***** Supplied material *****
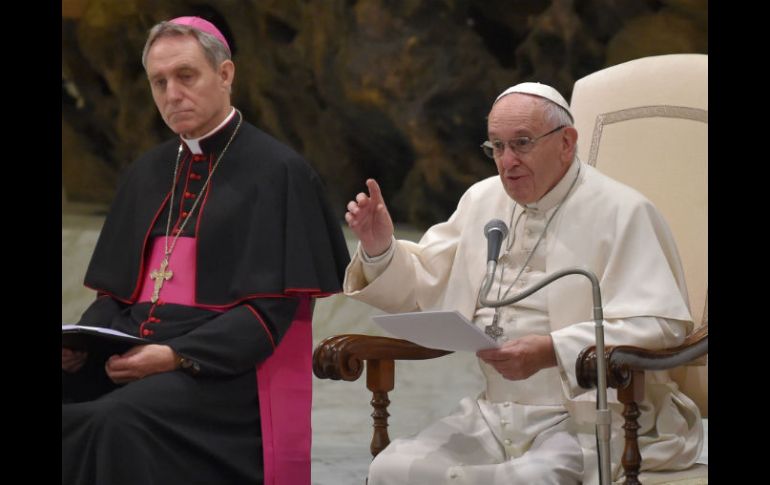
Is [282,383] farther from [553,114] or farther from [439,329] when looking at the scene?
[553,114]

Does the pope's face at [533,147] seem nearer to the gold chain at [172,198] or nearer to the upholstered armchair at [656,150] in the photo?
the upholstered armchair at [656,150]

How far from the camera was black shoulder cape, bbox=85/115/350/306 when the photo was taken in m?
3.86

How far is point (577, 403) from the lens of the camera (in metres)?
3.42

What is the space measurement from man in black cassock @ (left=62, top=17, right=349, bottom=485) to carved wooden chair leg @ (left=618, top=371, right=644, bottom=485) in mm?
1109

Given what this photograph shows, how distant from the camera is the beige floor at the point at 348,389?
618cm

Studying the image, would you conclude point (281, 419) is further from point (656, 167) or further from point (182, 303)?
point (656, 167)

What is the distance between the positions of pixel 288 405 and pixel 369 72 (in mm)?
6430

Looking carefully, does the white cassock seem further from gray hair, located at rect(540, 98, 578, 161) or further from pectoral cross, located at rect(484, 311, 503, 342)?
gray hair, located at rect(540, 98, 578, 161)

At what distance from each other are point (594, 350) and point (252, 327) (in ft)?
3.68

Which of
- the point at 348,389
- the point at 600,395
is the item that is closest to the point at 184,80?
the point at 600,395

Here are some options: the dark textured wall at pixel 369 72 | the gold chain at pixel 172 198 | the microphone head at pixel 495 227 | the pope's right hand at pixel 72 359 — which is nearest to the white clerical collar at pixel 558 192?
the microphone head at pixel 495 227

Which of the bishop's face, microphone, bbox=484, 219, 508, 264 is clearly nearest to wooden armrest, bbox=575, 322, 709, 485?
microphone, bbox=484, 219, 508, 264

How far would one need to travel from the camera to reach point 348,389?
26.9 ft
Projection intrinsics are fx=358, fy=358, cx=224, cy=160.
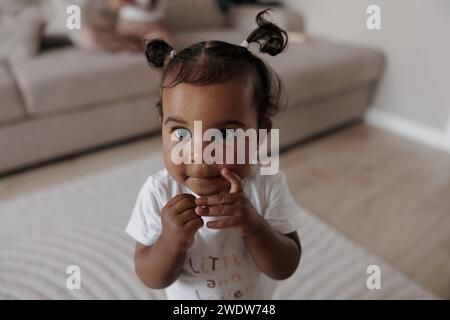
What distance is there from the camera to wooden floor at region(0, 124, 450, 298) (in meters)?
1.22

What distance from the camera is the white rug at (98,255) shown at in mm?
1021

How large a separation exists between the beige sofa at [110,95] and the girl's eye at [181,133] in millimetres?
1150

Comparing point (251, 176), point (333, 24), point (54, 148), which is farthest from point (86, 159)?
point (333, 24)

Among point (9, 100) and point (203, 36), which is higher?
point (203, 36)

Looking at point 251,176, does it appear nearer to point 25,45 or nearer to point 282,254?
point 282,254

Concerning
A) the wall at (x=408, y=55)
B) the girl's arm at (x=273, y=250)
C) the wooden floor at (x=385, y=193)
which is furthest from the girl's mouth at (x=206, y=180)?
the wall at (x=408, y=55)

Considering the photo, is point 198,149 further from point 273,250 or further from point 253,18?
point 253,18

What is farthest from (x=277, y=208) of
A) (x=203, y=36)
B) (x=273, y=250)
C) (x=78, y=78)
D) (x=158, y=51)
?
(x=203, y=36)

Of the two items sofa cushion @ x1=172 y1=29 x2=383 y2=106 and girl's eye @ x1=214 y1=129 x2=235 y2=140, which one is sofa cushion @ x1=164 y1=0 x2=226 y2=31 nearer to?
sofa cushion @ x1=172 y1=29 x2=383 y2=106

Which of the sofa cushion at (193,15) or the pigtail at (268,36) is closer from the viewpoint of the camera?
the pigtail at (268,36)

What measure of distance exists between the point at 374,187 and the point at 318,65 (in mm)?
624

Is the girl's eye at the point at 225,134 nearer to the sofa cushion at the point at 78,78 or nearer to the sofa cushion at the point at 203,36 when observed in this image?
the sofa cushion at the point at 78,78

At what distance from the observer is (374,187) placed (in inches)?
61.2

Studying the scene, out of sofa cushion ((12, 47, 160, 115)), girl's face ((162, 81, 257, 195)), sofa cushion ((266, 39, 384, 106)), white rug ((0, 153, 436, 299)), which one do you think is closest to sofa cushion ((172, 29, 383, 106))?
sofa cushion ((266, 39, 384, 106))
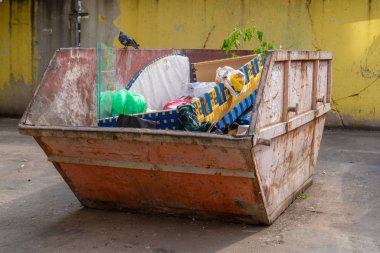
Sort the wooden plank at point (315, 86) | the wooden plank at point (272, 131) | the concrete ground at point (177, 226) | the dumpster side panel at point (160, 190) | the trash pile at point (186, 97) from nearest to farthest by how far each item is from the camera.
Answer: the wooden plank at point (272, 131) → the concrete ground at point (177, 226) → the dumpster side panel at point (160, 190) → the trash pile at point (186, 97) → the wooden plank at point (315, 86)

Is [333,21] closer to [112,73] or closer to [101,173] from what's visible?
[112,73]

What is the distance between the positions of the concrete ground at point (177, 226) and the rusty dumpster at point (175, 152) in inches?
6.8

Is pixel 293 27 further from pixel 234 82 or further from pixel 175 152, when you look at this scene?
pixel 175 152

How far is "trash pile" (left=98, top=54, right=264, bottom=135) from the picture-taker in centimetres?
488

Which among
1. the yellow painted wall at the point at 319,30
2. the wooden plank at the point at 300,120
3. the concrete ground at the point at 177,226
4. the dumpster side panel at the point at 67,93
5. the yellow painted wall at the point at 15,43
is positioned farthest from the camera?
the yellow painted wall at the point at 15,43

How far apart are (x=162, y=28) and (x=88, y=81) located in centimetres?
637

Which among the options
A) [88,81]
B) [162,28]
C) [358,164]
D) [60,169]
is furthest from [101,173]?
[162,28]

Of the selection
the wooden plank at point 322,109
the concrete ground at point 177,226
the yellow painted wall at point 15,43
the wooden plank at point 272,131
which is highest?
the yellow painted wall at point 15,43

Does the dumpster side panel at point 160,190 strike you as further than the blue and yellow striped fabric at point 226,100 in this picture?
No

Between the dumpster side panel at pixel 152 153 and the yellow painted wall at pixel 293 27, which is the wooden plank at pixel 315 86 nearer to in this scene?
the dumpster side panel at pixel 152 153

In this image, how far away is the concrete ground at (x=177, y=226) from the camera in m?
4.56

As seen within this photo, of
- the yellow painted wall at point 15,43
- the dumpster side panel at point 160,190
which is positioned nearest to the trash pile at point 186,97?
the dumpster side panel at point 160,190

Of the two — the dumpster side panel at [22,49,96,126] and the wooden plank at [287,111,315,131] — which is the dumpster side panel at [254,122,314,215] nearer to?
the wooden plank at [287,111,315,131]

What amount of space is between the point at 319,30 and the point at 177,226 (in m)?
7.17
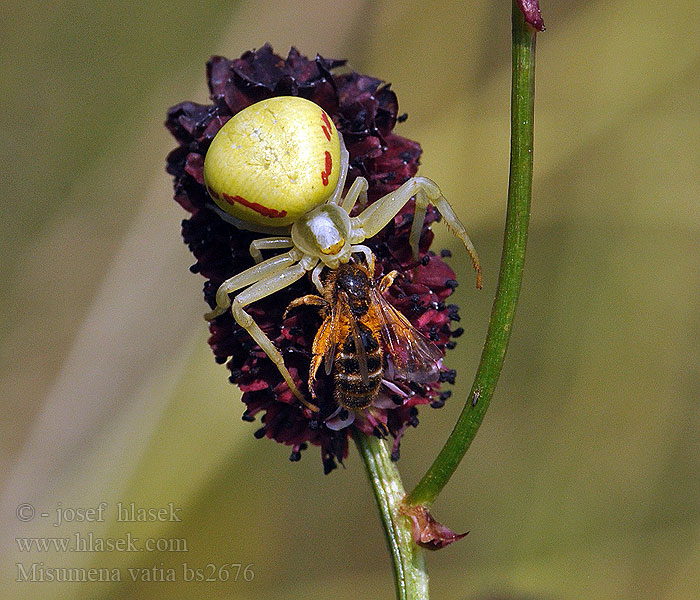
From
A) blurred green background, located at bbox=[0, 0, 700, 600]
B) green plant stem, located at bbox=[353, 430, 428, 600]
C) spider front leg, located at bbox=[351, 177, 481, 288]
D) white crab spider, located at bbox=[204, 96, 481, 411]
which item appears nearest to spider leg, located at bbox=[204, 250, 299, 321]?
white crab spider, located at bbox=[204, 96, 481, 411]

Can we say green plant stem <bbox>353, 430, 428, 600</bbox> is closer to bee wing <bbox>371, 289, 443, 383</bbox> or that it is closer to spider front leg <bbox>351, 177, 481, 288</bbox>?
bee wing <bbox>371, 289, 443, 383</bbox>

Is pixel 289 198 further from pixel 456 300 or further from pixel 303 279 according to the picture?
pixel 456 300

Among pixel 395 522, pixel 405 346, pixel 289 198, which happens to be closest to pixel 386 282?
pixel 405 346

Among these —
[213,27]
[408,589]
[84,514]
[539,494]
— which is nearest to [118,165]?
[213,27]

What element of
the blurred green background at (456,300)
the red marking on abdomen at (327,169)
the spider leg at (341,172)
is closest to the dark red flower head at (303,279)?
the spider leg at (341,172)

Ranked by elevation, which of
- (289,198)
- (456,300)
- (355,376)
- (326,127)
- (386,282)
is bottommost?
(456,300)

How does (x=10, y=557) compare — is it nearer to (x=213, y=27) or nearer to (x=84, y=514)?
(x=84, y=514)
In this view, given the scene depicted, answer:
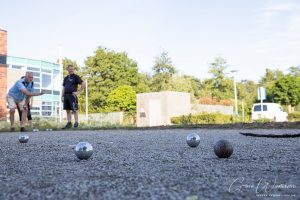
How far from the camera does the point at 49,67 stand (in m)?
35.0

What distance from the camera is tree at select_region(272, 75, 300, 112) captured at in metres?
37.9

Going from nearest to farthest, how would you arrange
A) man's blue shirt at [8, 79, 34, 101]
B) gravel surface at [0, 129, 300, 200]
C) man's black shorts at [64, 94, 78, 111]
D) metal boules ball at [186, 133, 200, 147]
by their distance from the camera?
1. gravel surface at [0, 129, 300, 200]
2. metal boules ball at [186, 133, 200, 147]
3. man's blue shirt at [8, 79, 34, 101]
4. man's black shorts at [64, 94, 78, 111]

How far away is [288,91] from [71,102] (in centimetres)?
3213

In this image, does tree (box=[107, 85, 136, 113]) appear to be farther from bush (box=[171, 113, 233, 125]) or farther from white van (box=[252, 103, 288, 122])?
bush (box=[171, 113, 233, 125])

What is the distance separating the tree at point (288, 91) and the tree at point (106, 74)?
15.4 metres

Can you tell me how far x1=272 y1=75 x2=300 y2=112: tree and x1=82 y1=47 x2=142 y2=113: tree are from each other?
15.4 meters

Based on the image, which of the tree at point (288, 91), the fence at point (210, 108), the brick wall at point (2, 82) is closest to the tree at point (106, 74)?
the fence at point (210, 108)

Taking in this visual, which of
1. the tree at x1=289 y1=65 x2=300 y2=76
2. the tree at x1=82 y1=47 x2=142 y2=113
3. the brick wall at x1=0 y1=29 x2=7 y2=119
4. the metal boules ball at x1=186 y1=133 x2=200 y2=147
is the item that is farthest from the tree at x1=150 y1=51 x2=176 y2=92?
the metal boules ball at x1=186 y1=133 x2=200 y2=147

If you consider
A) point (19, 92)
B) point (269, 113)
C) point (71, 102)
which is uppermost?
point (19, 92)

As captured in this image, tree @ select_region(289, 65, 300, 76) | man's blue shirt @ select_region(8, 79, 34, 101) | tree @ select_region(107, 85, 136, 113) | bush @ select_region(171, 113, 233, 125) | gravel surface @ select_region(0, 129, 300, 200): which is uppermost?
tree @ select_region(289, 65, 300, 76)

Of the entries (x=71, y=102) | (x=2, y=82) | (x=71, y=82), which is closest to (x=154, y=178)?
(x=71, y=102)

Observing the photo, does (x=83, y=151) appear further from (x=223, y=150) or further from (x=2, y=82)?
(x=2, y=82)

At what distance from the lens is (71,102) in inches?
436

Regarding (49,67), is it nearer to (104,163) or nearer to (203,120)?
→ (203,120)
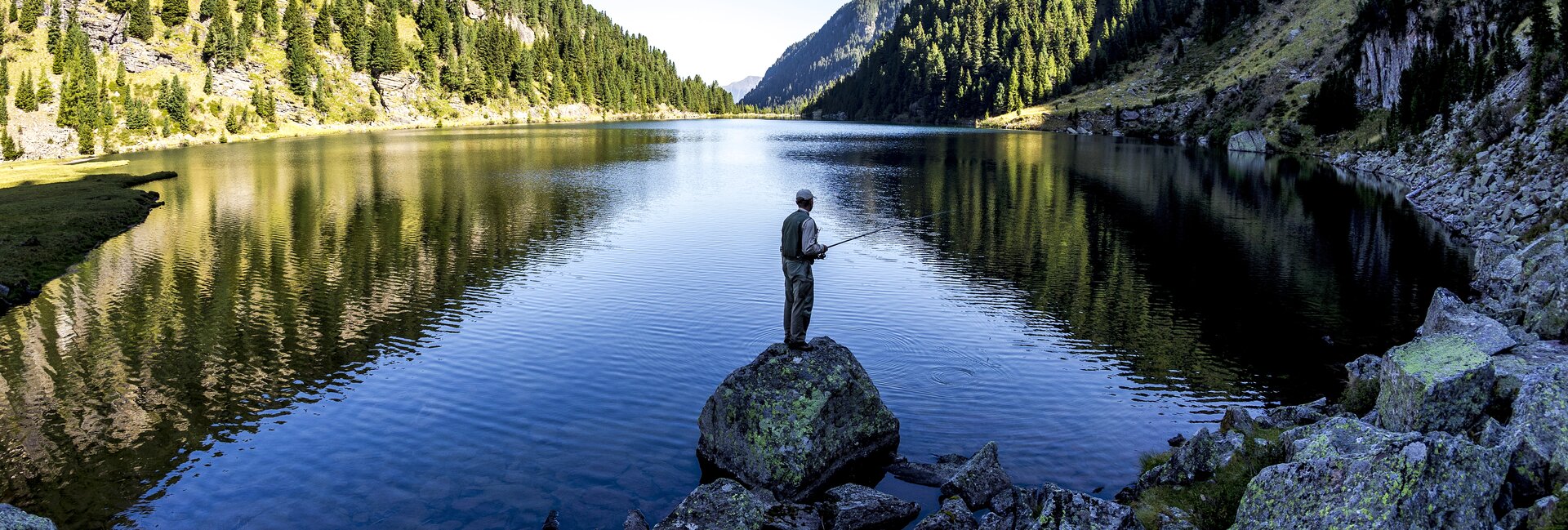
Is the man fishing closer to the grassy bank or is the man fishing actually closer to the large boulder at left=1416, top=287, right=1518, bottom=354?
the large boulder at left=1416, top=287, right=1518, bottom=354

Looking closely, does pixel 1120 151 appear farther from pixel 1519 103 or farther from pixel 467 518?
pixel 467 518

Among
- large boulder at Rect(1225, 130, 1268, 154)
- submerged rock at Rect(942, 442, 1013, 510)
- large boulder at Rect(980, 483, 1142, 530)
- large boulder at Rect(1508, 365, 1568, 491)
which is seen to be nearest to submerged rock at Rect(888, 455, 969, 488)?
submerged rock at Rect(942, 442, 1013, 510)

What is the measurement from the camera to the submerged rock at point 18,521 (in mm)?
11242

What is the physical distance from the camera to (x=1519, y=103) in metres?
52.5

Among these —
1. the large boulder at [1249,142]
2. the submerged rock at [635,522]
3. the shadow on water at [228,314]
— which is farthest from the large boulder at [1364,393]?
the large boulder at [1249,142]

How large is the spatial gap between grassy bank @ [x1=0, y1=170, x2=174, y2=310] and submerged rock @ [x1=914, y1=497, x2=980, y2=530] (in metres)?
34.4

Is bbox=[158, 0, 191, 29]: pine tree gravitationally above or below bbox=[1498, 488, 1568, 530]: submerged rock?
*****
- _Problem details_:
For this exercise, please retype exactly the lines in the listing from the line with "What is the measurement" through its last line, both ends included.

- _The reply_:
What is the measurement from the camera to the submerged rock at point 18,521 (in mm)?
11242

What is the physical distance from the camera to (x=1519, y=103) in metres?
52.5

Among these —
1. the large boulder at [1249,142]
2. the submerged rock at [635,522]
3. the shadow on water at [228,314]
— which is farthest from the large boulder at [1364,393]?
the large boulder at [1249,142]

How large is the spatial gap between grassy bank @ [x1=0, y1=170, x2=174, y2=310] and submerged rock @ [x1=914, y1=497, x2=980, y2=530] (in metres)?
34.4

Is bbox=[158, 0, 191, 29]: pine tree gravitationally above or below bbox=[1498, 488, 1568, 530]: submerged rock?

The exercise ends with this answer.